====== Available data

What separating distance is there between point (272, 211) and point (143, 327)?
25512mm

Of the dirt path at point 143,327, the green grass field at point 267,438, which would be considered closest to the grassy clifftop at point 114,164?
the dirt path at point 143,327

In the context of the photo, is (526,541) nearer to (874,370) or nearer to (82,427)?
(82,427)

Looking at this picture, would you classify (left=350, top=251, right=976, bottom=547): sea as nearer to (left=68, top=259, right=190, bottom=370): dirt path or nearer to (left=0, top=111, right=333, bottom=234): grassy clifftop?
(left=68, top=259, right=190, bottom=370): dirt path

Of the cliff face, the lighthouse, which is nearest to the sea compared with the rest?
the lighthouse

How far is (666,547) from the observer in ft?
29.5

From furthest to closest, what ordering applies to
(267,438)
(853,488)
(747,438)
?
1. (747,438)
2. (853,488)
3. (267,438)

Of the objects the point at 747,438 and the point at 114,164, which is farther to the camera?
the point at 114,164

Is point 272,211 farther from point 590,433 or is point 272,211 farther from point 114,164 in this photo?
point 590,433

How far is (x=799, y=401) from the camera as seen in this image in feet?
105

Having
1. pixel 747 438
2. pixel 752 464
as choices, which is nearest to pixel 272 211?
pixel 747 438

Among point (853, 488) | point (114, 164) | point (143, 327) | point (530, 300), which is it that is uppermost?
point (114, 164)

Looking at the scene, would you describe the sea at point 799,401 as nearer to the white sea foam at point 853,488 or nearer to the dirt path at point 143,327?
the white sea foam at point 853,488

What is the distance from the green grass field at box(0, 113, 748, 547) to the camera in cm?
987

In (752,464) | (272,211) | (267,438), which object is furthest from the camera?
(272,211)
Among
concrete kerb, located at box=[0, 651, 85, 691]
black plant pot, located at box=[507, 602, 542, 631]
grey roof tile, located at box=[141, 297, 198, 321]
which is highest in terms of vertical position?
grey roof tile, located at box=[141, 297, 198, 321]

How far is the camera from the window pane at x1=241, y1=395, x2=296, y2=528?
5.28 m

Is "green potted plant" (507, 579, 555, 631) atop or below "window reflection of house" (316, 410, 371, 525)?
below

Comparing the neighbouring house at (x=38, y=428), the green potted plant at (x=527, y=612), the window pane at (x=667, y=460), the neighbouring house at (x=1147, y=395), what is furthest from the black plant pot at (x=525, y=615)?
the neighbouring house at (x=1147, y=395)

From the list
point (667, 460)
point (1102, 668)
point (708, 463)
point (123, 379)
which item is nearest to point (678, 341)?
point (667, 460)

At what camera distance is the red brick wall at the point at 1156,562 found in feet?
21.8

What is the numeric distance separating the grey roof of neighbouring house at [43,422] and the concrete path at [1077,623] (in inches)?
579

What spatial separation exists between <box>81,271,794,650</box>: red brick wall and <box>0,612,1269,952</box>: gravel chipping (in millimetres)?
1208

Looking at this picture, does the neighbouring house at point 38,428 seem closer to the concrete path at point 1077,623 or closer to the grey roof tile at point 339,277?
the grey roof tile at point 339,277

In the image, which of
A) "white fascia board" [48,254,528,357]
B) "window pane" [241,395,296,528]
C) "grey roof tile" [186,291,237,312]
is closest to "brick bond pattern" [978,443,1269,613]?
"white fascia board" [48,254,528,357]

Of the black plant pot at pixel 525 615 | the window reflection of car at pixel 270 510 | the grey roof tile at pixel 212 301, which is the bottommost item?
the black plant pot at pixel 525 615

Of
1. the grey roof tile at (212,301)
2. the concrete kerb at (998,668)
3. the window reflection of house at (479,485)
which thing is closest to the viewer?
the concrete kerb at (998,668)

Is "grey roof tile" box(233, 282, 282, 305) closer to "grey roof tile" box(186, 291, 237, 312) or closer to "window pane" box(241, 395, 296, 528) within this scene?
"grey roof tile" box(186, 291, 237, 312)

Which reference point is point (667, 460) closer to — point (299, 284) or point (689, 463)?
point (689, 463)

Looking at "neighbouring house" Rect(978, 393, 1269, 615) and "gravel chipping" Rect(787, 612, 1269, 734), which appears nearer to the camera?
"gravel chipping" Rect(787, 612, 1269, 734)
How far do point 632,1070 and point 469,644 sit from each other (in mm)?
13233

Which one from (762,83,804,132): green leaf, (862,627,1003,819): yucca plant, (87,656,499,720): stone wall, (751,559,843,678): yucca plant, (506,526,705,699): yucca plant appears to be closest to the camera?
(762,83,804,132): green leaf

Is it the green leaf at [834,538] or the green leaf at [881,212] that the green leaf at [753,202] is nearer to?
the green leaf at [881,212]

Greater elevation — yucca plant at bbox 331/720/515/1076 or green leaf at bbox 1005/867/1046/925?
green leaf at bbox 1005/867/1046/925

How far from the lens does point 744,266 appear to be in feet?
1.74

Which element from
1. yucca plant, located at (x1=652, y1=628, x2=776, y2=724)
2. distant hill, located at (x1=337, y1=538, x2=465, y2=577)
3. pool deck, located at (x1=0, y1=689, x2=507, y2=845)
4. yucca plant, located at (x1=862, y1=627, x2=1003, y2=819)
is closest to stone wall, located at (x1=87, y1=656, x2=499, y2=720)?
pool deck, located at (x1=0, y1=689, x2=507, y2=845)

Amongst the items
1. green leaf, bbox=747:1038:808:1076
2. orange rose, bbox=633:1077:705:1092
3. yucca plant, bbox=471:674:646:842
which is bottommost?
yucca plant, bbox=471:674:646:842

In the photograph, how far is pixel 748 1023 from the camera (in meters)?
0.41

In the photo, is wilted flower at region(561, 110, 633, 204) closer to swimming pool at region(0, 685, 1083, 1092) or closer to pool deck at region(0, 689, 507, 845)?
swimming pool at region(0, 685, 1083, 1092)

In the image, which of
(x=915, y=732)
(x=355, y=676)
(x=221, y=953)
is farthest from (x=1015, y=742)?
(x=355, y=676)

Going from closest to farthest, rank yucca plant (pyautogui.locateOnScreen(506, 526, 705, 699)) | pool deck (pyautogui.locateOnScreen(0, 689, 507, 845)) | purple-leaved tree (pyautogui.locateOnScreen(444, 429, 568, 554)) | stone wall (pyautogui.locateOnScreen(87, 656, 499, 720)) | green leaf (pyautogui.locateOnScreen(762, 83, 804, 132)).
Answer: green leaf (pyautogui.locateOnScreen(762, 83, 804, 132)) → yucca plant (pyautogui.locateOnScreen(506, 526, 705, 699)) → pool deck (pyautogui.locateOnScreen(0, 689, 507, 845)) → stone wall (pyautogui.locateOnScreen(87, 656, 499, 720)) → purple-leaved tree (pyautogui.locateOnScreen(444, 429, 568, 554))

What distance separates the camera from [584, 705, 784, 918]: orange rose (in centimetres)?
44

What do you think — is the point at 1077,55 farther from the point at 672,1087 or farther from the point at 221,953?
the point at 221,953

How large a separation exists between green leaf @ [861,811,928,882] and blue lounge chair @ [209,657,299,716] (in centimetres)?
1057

============

What you should do = List every line of the records that contains the word "orange", matching case exactly.

Task output =
2. orange rose, bbox=633:1077:705:1092
What distance separates the camera from [584, 705, 784, 918]: orange rose (in centimetres)?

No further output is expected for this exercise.